Extract to read —

____

Harry wrote:
> "Tom Roberts" <tjroberts@lucent.com> wrote in message
> news:cicnjv$qi2@netnews.proxy.lucent.com...
>>
>> Well, it's really that COMPARISONS of clocks at different gravitational
>> potentials indicate that a signal between them is redshifted or
>> blueshifted. In GR this is most naturally described as being a result of
>> spacetime curvature, and neither clock is truly "affected"; nor is the
>> signal "affected" either, at any point along its trajectory -- this is a
>> global effect induced by the geometry of the manifold.
> 
> Tom, are you sure that corresponds to Einstein's GRT? IMO that would imply
> that he would have lost the insight he had in 1911:
> "If we measure time in S1 with the clock U1, then we must measure time in S2
> with a clock which goes 1+phi/c^2 times more slowly than the clock U when
> compared with U at one and the same place".

Einstein did not "lose" this insight, but it evolved into a more complex 
and subtle relationship.


> GRT as expressed in the Am.J.Phys. of 2000 corresponds well to that way of
> formulating it:
> "the phenomenon is [correctly] explained through the behavior of clocks
> which run faster the higher they are located in the potential"

____

Exercise requirements —
A. In the forum thread above about clocks at different gravitational potentials, what does Tom Roberts say general relativity most naturally describes the redshift or blueshift as a result of?
B. Continue the forum thread about clocks at different gravitational potentials from its last line.

Provided data —
____

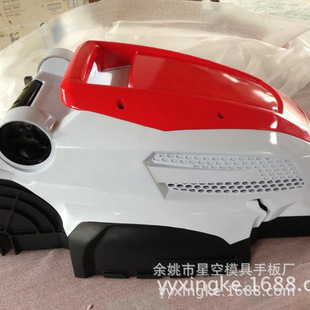 3D��ӡģ�͂��Ի�DIY�ӹ���Ʒ�ְ����zģ�߄�����ٴ�����ͷ�ģ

____

Responses in order —
A. Spacetime curvature.

B.
> 
> Thus, if you disagree with that, then whose GRT do you represent?

GR is a diverse theory because of its coordinate independence. Yet we 
humans are used to using coordinates to describe physical phenomena -- 
so much so that we often do it without realizing it, as here.

The physical observation is redshift in a light signal sent from a lower 
clock+source to a higher clock+detector.

A: One can choose one set of coordinates and describe this as
changes in clock rates with altitude (as in your quote above).

B: One can choose a different set of coordinates and describe this as a 
change in the light signal between the clocks (light "loses energy" as 
it climbs upward).

   [One could choose still different coordinates that give
    various mixtures of A and B. I'll ignore this...]

C: One can choose to use a coordinate-independent approach and describe 
this as no change in either clocks or signal, but as an instance of 
geometrical perspective.


The problem with A is that when one checks each clock by comparing to a 
standard clock, both clocks check out identically; so how can this be 
due to "change" in the clocks?

The problem with B is that one can check the light signal everywhere
along its path, and find that over no small region does it change either
frequency, wavelength, or speed; so how can this be due to "change" in the
signal?

There are no such problems with C, which is why it is the preferred
description of this, IMHO. C also has the virtue that it is right in
line with "length contraction" and "time dilation" in SR.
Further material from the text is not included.